- **EXERCISE BRIEF**: In the BBQ potato recipe, which herb was used on the night the photo was taken?

- **TEXT PASSAGE**:
The Potato BBQ Thing

Baked potatoes are nice. And all sorts of side dishes are great. But there are lots of days when you just want to put something on the grill, slice up some tomatoes (maybe dress them up “Jamie style”) and eat.

When that happens, we fall back on the “BBQ Potato Thing” as a real go-to dish. This recipe originally came from our friend Helena, but it’s been changed and adapted a bit over the years.

Start with two large pieces of foil, laid out on the counter in a cross (probably about 24″ long, each).

Onto these, slice up some red potatoes, skins on, about 1/4″ thick. (Peel them if they’re unsightly old potatoes!). I use one potato per person. Add a sliced onion (or two, as you like) and a diced bell pepper (or two, depending on the number of people. Give it a good grinding of pepper, and a little salt. Toss in chopped herbs if you have some (the other night, when we took this photo, we used tarragon). Drizzle with olive oil – not too much, maybe a couple of tablespoons at the most.

- **RECORDS SUPPLIED**:

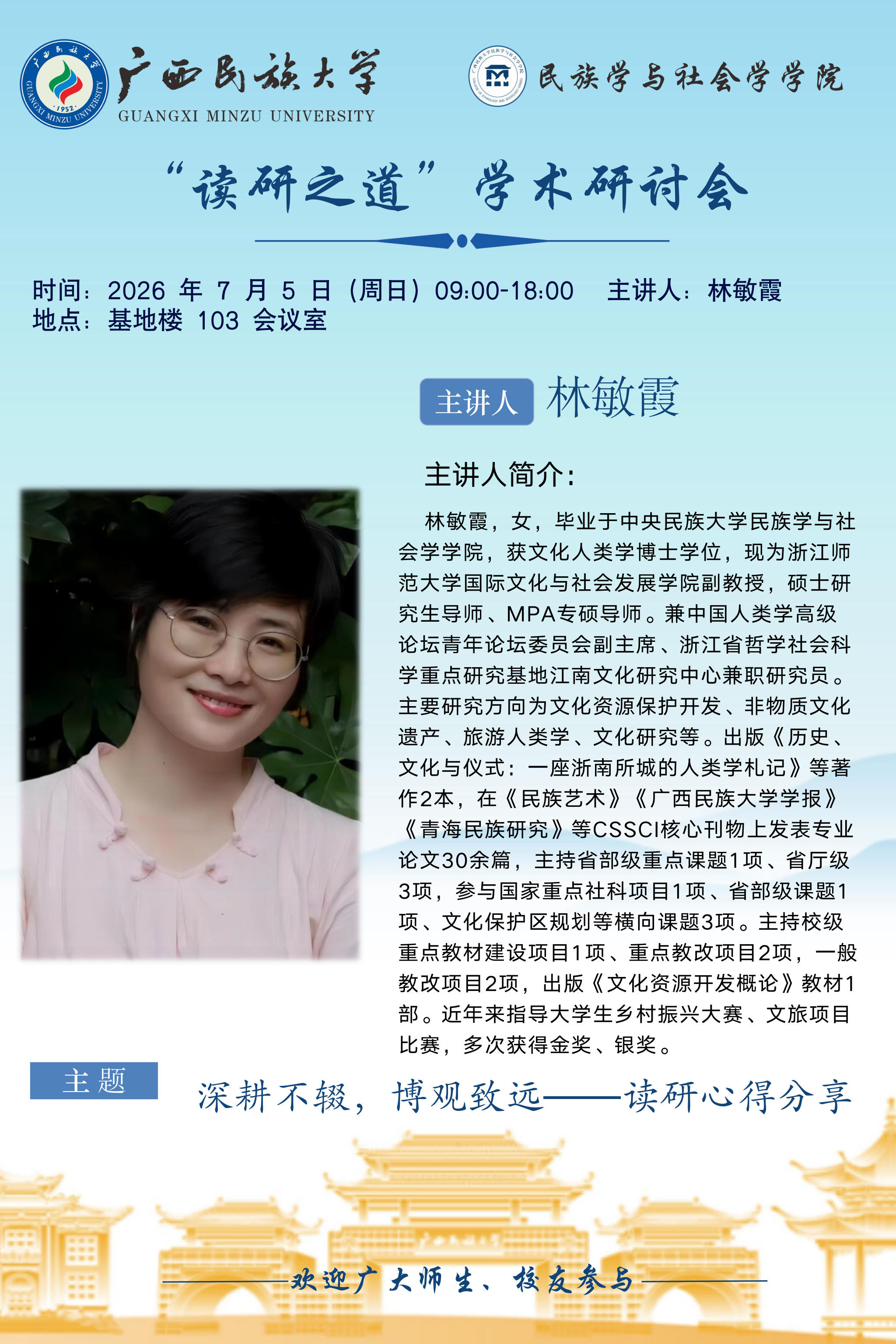 广西民族大学
GUANGXI MINZU UNIVERSITY

民族学与社会学学院

“读研之道”学术研讨会

时间：2026年7月5日（周日）09:00-18:00 主讲人：林敏霞
地点：基地楼103会议室

主讲人 林敏霞

主讲人简介：

林敏霞，女，毕业于中央民族大学民族学与社会学学院，获文化人类学博士学位，现为浙江师范大学国际文化与社会发展学院副教授，硕士研究生导师、MPA专硕导师。兼中国人类学高级论坛青年论坛委员会副主席、浙江省哲学社会科学重点研究基地江南文化研究中心兼职研究员。主要研究方向为文化资源保护开发、非物质文化遗产、旅游人类学、文化研究等。出版《历史、文化与仪式：一座浙南所城的人类学札记》等著作2本，在《民族艺术》《广西民族大学学报》《青海民族研究》等CSSCI核心刊物上发表专业论文30余篇，主持省部级重点课题1项、省厅级3项，参与国家重点社科项目1项、省部级课题1项、文化保护区规划等横向课题3项。主持校级重点教材建设项目1项、重点教改项目2项，一般教改项目2项，出版《文化资源开发概论》教材1部。近年来指导大学生乡村振兴大赛、文旅项目比赛，多次获得金奖、银奖。

主题

深耕不辍，博观致远——读研心得分享

欢迎广大师生、校友参与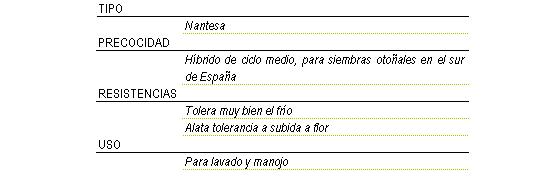 TIPO

Nantesa

PRECOCIDAD

Híbrido de ciclo medio, para siembras otoñales en el sur de España

RESISTENCIAS

Tolera muy bien el frío

Alata tolerancia a subida a flor

USO

Para lavado y manojo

- **WRITTEN SOLUTION**: Tarragon